Transco pipeline staging area

A construction staging area in Catlett, Virginia utilized during the construction of the Transco pipeline expansion in Fauquier and Prince William counties earlier this year. The expansion was completed in November 2020. 

Virginia Natural Gas is back with plans for a $205 million natural gas expansion project that would add about six miles of new natural gas pipeline and a compressor station in Prince William County’s “rural crescent,” four miles of pipeline in Fauquier County and upgrades to a metering station in Hanover County. 

The application for the project comes only weeks after a much larger Virginia Natural Gas expansion project, known as the "Header Improvement Project," was dismissed by the State Corporation Commission when plans for a new power plant in Charles City County, which the pipeline project would have serviced, failed to materialize.

The new pipeline project, called the "Virginia Natural Gas Interconnect," is a scaled back version of the original proposal and cites increased demand from Columbia Gas of Virginia and Dominion Energy subsidiary Virginia Power Services Energy as the primary reason for the expansion. 

The new pipeline would start at an interconnect station along the existing Transco pipeline near the Prince William-Fauquier county line and traverse six miles through Prince William County and four miles through Fauquier County along a utility corridor before connecting with an existing pipeline in the Quantico area.  

The compressor station, an industrial facility that aids in the transportation of natural gas from one location to anotherwould be built on 36 acres of land just off Va. 28 in the Nokesville area, near Center Street and Farmview Road. The new infrastructure would add about 245,000 dekatherms per day of capacity. 

Virginia Natural Gas pipeline map

The Virginia Natural Gas Interconnect would add nearly 10 miles of new pipeline in Prince William and Fauquier counties as well as a natural gas compressor station off Va. 28 near Nokesville. 

The expansion is expected to raise rates for the nearly 300,000 customers in the Virginia Natural Gas service area, which includes the coastal plain and tidewater regions of Virginia.

Under the proposal, Columbia Gas of Virginia and Virginia Power Services Energy will pay for 86% of the project’s $205 million price tag with the remaining 14% of the capital cost covered by Virginia Natural Gas customers. Virginia Natural Gas expects the net cost of the new facilities to cost $285 million over their lifespan, with the company’s customers on the hook for $40.5 million of that total.  

It is also expected to generate $158 million in economic activity and support over 1,400 jobs in Virginia, according to company press release. 

The project comes even as Virginia has begun to shift away from fossil fuels like natural gas in favor of renewable energy.

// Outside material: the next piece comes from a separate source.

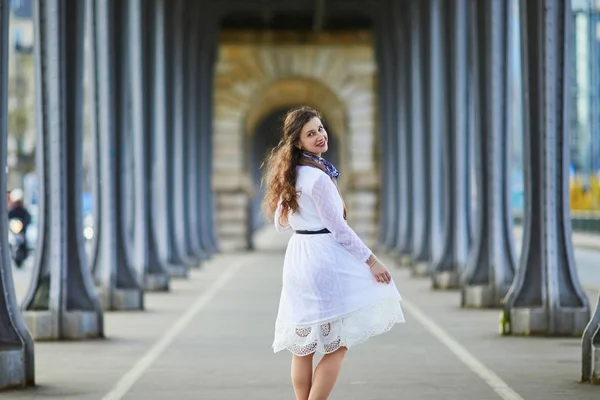 Young French Woman White Dress Bir Hakeim Bridge Paris France — Stock Photo, Image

The Virginia Clean Economy Act, passed by the Virginia General Assembly in 2020 with the support of Gov. Ralph Northam, requires Virginia’s electric grid to be powered by only nuclear and renewable energy by 2050.  

Already, Virginia Natural Gas’ latest proposal has received pushback from some environmental groups, including the nonprofit Food and Water Watch.  

Jolene Mafnas, an organizer with the group’s Virginia chapter, said in a press release that the project would hinder communities from achieving a transition to “safer, cleaner energy sources, like solar, which can bring in an equal amount of sustainable high-paying jobs for the local community.”  

“It’s time Virginia stops allowing companies like [Virginia Natural Gas] to waste ratepayer money on projects that will harm communities’ right to clean air, water and a livable climate, while preventing them from fully reaping all the benefits of a clean, renewable energy economy,” Mafnas said. 

Environmental organizations far and wide have decried the continued dependence on fossil fuels for energy, including natural gas, because the burning of fossil fuels creates harmful greenhouse gas emissions that trap heat and make the planet warmer. 

The largest source of greenhouse gas emissions from human activities in the United States comes from burning fossil fuels for electricity, heat and transportation.  

The project application was just recently filed and will need to be approved by the SCC, the members of which are elected by the Virginia General Assembly for six-year terms. It's not clear when the three-member commission will take up the application.